Exercise objective - Extract every line of the listing below that contains the word "camera", matching case exactly.

[Scene-based reasoning records]
- - -

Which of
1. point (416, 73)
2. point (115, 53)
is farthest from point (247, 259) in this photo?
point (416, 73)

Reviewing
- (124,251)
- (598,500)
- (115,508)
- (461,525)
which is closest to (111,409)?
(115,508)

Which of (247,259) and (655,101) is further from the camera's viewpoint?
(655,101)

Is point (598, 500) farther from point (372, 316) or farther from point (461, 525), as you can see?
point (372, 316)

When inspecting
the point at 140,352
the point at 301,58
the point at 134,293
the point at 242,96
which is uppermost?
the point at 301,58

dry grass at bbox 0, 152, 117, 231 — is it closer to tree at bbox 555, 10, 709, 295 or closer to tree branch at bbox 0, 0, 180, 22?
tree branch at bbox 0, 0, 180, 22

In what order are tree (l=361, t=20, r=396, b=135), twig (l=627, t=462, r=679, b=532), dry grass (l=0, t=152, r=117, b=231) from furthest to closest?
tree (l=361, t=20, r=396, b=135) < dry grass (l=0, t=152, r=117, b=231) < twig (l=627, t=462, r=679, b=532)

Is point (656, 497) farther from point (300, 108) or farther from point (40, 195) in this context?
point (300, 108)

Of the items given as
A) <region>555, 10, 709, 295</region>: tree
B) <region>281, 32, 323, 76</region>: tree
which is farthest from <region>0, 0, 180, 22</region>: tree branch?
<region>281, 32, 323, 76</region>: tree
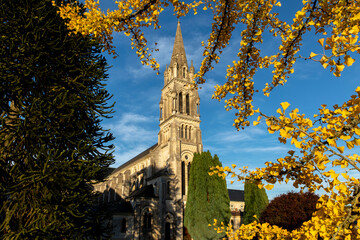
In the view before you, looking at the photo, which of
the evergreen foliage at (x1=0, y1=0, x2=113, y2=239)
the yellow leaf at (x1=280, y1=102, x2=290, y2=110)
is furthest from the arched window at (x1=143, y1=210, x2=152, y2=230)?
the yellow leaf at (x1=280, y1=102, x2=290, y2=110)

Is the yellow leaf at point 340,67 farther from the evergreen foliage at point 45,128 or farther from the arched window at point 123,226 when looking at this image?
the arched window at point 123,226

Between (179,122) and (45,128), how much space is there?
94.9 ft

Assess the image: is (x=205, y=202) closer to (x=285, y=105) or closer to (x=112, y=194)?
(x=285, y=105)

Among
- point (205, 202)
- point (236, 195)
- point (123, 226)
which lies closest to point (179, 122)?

- - -

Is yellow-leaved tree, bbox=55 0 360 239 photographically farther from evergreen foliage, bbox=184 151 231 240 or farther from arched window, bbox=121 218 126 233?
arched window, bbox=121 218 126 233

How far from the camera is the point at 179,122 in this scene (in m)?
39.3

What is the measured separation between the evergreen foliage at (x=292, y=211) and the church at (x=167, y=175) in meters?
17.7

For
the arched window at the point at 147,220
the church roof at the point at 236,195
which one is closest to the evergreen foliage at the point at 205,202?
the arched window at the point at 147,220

- - -

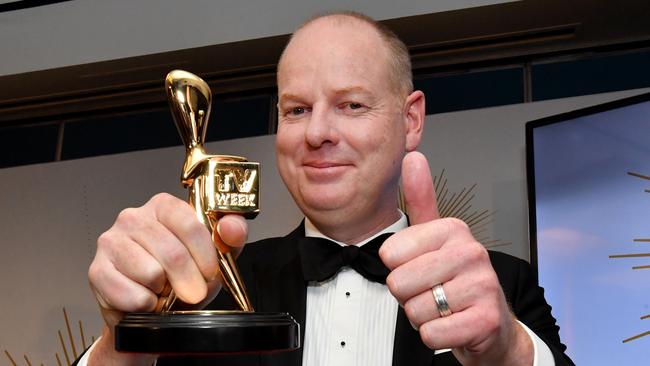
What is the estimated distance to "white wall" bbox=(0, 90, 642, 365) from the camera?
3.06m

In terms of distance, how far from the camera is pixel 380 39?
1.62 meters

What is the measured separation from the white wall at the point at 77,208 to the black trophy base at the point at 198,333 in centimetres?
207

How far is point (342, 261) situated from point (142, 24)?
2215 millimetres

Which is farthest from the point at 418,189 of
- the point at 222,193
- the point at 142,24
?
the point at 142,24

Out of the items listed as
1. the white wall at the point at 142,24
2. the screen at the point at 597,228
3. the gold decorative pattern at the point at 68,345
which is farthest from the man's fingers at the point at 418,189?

- - -

Task solution -
Which of (247,259) and (655,101) is further from the camera's viewpoint?
How far from the camera is the point at 179,122 in this scene (in m)?
What is the estimated distance to "white wall" bbox=(0, 90, 642, 365) from the camera?
In terms of distance, how far from the camera is pixel 380 39?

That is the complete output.